L’obiettivo della petizione è far aprire un’inchiesta sugli arresti, le torture e le uccisioni di omosessuali in Cecenia, continua a spiegare:“quello che sta avvenendo lì – dice – ha le dimensioni di un crimine contro l’umanità. Marco Pannella diceva che chi fa strage di diritto fa strage di popoli. La strage di popoli sta iniziando in Cecenia con una strategia mirata contro un gruppo umano per le caratteristiche di quel gruppo umano. Un Pogrom”.

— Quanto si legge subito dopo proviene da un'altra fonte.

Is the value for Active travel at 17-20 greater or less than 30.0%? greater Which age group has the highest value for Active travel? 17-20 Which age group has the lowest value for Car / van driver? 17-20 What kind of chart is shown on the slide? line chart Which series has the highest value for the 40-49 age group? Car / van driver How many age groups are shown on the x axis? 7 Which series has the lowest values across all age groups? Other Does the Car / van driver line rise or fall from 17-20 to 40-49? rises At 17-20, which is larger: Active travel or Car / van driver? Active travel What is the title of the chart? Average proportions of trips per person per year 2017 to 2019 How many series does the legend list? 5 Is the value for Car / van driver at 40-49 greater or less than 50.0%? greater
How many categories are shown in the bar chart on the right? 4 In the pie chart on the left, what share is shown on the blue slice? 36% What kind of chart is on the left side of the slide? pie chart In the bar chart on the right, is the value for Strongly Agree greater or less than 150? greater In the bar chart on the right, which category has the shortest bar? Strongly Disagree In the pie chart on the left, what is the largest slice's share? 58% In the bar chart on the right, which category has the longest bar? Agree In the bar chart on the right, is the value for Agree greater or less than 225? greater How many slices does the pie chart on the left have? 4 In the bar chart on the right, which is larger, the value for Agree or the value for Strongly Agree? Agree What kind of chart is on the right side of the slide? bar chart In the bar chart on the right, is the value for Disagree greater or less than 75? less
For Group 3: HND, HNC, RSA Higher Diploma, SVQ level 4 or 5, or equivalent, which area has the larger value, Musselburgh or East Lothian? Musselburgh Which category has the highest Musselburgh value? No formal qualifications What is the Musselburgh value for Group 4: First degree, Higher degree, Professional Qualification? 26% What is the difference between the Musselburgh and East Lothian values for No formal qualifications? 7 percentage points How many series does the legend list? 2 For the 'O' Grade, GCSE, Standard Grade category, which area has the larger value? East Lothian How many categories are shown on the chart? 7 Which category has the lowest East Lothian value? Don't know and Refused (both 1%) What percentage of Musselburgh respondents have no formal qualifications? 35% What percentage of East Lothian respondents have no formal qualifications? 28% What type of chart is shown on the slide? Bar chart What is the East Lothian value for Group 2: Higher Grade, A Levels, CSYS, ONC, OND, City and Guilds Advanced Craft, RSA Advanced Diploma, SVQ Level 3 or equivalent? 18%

Durante la conferenza stampa – accanto a Marco Cappato, tesoriere dell’Associazione Luca Coscioni – chiede più impegno per far rispettare i diritti civili: “la Russia – continua Yuri Guaiana – ha firmato dei trattati internazionali per i diritti umani, la Russia è parte del Consiglio d’Europa, ma continua a fare carta straccia dei trattati che ha firmato, questo è inaccettabile. È fondamentale che la comunità internazionale lavori insieme alla società civile russa per salvare quei cittadini che hanno diritto di vivere liberi e in uno Stato di diritto”.

Ora Yuri Guaiana dovrà affrontare un processo durante il quale dovrà rispondere alle accuse di manifestazione non autorizzata e resistenza a pubblico ufficiale. Chiede che si continui a tenere accesi i riflettori sulla situazione in Cecenia: “I giornalisti russi sono i veri eroi – dice – rischiano letteralmente la vita, come Anna Politkovskaja, o come Elena Milashina – la reporter che dopo aver reso pubblica su Novaya Gazeta la questione cecena – è dovuta scappare dal suo Paese”.